183mc pro banding on all types of frame

edited January 2024 in General
I have data for Flaming Star nebula using my rasa8, 183mc pro with an L-enhance filter. I use an asiair pro to control everything. My dew heaters are controlled by a pegasus power box advanced which is powered by it's on LiFePO4 battery (celestron dew heater ring on the rasa, dew strip on the guide cam).

Adam mentioned that it could be wires and that I should blink my darks data. The banding was there, so I tried re-shooting my darks and flatdarks tonight with nothing powered in my house at all except the asiair pro and camera (I even unplugged my fridge and stove!). When I re-ran the data the bands were still there. When I re-ran the lights without using any calibration frames, the banding is still there.

One person on cloudynights confirms my hunch which is this could be an issue with the camera itself since taking darks/flatdarks with only the power cable and the usb cable with not other electrical devices on still caused the bands.

Does anybody have any idea what kind of camera issue would cause this and how to fix it?

Thanks for any help y'all.

Jon

PS I thought it might be a gain issue that is known with the 183mc pro with gain under 50, so I put gain at 53, 30sec exposures, 0c.

Comments

  • When you blink... is the banding fixed or does it change/shift?

    Cables and power supplies are likely culprits (not refrigerators lol) ... but I would not expect fixed banding..it would shift with each readout. Get camera to temperature... then turn off TEC cooler. That is another test. 

    -the Blockhead
  • edited January 2024

    On the darks, the lines shift around when I blink through them.

    I'm not sure what TEC cooler is. Do you mean get the camera to 0c, then shoot darks with the cooling fan off? I'm sure camera would heat up as it shot the 30sec darks, but I suppose the results would still show the banding if it's there.

    When I shoot darks inside, I use a power brick to provide the power (correct ratings). I could try using my LiFePO4 battery to run the asiair pro since I could have greater distance between the asiair and the power source.

▶ [WRITTEN TASKS]:
1. Based on the forum thread about camera banding, do these statements agree with the thread? For each, answer yes or no and quote the deciding words.
(a) The poster unplugged kitchen appliances while re-shooting darks.
(b) The banding went away when the lights were run without calibration frames.
(c) The lines in the darks stay fixed in place when blinked.
2. In the forum thread about camera banding, what gain did the poster set on the 183mc pro?
3. Edit the forum thread about camera banding, starting with "183mc pro banding" and going on through "is still there.", putting "Heart nebula" in place of "Flaming Star nebula".
Nothing in the records is needed here.

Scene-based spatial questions
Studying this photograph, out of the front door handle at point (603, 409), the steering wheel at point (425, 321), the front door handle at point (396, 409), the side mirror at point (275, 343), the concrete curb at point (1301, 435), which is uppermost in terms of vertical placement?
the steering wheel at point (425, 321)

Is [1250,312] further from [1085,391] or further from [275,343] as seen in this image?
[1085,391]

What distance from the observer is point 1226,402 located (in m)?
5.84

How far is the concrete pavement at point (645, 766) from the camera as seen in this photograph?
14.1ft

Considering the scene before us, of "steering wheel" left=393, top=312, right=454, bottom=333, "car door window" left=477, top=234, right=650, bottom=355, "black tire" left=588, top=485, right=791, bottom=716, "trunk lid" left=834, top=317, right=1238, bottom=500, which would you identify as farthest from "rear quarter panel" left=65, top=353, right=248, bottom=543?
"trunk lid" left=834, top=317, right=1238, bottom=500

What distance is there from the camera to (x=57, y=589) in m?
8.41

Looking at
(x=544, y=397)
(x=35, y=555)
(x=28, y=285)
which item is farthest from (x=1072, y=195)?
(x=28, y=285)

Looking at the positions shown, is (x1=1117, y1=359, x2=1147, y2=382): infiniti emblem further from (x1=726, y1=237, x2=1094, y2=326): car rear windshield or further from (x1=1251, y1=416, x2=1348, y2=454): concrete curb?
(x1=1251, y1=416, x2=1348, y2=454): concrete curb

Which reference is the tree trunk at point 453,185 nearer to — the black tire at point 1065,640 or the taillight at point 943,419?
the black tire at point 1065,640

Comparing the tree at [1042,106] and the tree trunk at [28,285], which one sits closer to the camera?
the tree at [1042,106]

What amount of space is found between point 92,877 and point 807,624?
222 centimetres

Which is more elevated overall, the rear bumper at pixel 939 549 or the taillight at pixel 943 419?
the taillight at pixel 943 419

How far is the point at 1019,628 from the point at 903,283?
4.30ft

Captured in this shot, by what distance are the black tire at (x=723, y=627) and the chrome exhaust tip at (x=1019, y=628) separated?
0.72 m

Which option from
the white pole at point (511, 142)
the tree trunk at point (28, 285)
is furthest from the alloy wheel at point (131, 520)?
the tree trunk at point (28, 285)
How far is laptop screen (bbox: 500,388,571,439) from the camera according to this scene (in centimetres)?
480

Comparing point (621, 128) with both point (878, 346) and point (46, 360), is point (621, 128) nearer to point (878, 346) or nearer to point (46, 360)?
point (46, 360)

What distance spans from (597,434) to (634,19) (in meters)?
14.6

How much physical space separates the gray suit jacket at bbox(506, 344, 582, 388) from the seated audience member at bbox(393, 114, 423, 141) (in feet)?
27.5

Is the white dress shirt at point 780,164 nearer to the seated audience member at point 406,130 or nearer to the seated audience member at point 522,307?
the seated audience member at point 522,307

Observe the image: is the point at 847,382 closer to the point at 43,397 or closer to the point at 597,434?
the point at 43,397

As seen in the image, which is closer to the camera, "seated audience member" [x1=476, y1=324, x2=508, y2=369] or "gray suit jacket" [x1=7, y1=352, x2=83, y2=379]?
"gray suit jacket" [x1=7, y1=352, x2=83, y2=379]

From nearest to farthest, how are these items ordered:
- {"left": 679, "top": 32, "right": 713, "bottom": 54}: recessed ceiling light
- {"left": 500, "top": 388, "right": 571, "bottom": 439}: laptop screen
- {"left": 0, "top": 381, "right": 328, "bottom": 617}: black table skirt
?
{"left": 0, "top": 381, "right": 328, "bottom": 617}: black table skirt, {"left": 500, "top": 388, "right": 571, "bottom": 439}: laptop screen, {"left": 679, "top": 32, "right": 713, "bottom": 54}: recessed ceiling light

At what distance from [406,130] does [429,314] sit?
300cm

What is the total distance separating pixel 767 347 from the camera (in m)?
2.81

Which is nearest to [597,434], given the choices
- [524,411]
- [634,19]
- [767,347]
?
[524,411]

▶ [RESULTS OF THE EXERCISE]:
1.
(a) Yes: "I even unplugged my fridge and stove!"
(b) No: "When I re-ran the lights without using any calibration frames, the banding is still there."
(c) No: "On the darks, the lines shift around when I blink through them."

2. 53.

3.
183mc pro banding on all types of frame

edited January 2024 in General
I have data for Heart nebula using my rasa8, 183mc pro with an L-enhance filter. I use an asiair pro to control everything. My dew heaters are controlled by a pegasus power box advanced which is powered by it's on LiFePO4 battery (celestron dew heater ring on the rasa, dew strip on the guide cam).

Adam mentioned that it could be wires and that I should blink my darks data. The banding was there, so I tried re-shooting my darks and flatdarks tonight with nothing powered in my house at all except the asiair pro and camera (I even unplugged my fridge and stove!). When I re-ran the data the bands were still there. When I re-ran the lights without using any calibration frames, the banding is still there.